En este protocolo, las células de monocitos-macrófagos de la médula ósea se extraen por el método de adherencia secundaria. Las células de monocitos-macrófagos de la médula ósea pueden diferenciarse con éxito en osteoclastos, lo que proporciona un modelo celular estable para el estudio de los osteoclastos in vitro. Este método es adecuado para pequeñas muestras de médula ósea y puede extraer células de monocitos-macrófagos de médula ósea de la médula ósea de manera simple y rápida sin requerir equipos de laboratorio de alta tecnología.
El aumento de osteoclastos puede ser la patogénesis potencial de la osteoporosis. Las células de monocitos-macrófagos de la médula ósea tienen cierto valor de investigación como células precursoras de osteoclastos. Para comenzar, sumerja a las ratas sacrificadas en alcohol al 75% durante 10 minutos para la desinfección.
Después de extraer cuidadosamente todas las extremidades de la rata con tijeras y fórceps, aspire con PBS usando una pipeta y enjuague la sangre adherida a las extremidades. Luego, a dos mililitros del 10% FBS DMEM en un tubo de cinco mililitros. Después de transferir los huesos de las extremidades al tubo de cinco mililitros, use tijeras para cortar los huesos de las extremidades en el tubo en trozos pequeños y mezcle el homogeneizado para resuspendir las células de la médula ósea en el medio de cultivo.
Párese durante cinco minutos hasta que los fragmentos de tejido se asienten en la parte inferior del tubo. A continuación, agregue 10 mililitros de 10% FBS DMEM en un plato de cultivo de 100 milímetros y luego transfiera el sobrenadante al plato de cultivo. Incubar a 37 grados Centígrados en 5% de dióxido de carbono durante aproximadamente 24 horas.
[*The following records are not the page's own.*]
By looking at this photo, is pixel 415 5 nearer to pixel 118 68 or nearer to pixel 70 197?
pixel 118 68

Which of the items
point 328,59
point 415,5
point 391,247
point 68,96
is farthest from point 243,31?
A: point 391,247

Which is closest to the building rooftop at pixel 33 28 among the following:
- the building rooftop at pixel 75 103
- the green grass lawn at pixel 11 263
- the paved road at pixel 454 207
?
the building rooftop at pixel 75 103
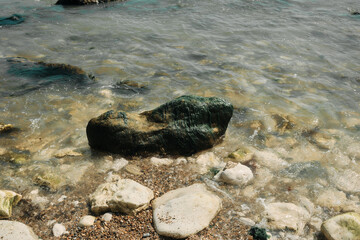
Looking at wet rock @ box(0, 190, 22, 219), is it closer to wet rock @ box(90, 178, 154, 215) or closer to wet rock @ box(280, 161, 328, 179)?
wet rock @ box(90, 178, 154, 215)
Después de este tiempo de incubación, la mayoría de las células madre mesenquimales se adherirán a la pared del plato de cultivo y crecerán lentamente, mientras que la mayoría de las células de monocitos-macrófagos de la médula ósea aún estarán suspendidas en el medio de cultivo. Transfiera la suspensión celular en el plato de cultivo de 100 milímetros a un nuevo matraz cuadrado de 25 centímetros y continúe cultivando las células a 37 grados Celsius en 5% de dióxido de carbono durante 24 horas adicionales. Después de retirar el medio viejo con cuidado, reemplácelo con medio fresco después de que las células de monocitos-macrófagos de la médula ósea se hayan adherido a la pared del matraz.
La citometría de flujo mostró que el porcentaje de células que expresan CD11b y c, un marcador molecular en la superficie de las células del linaje de monocitos-macrófagos fue de aproximadamente el 37,94%Con la proliferación celular continua, la mayoría de las células se hicieron más grandes dentro de forma irregular y se convirtieron en un disco adherente radial. Los resultados de la tinción TRAP mostraron que, en comparación con el grupo de control, el número de gránulos rojos púrpura intracelulares aumentó significativamente en las células inducidas con el activador del receptor del ligando kappa B del factor nuclear y el factor estimulante de colonias de macrófagos. El análisis de Western blot demostró que los niveles de expresión de las proteínas específicas de osteoclasto TRAP y catepsina K aumentaron significativamente en las células tratadas en comparación con el grupo de control.
Lo más importante en este procedimiento es el tiempo para recolectar células adherentes secundarias en 24 a 48 horas de cultivo primario, las células de monocitos-macrófagos de la médula ósea comienzan a adherirse por completo. Las células de monocitos-macrófagos de la médula ósea aisladas por este método pueden ser inducidas en osteoclastos in vitro, proporcionando un modelo celular estable para el estudio de la osteoporosis.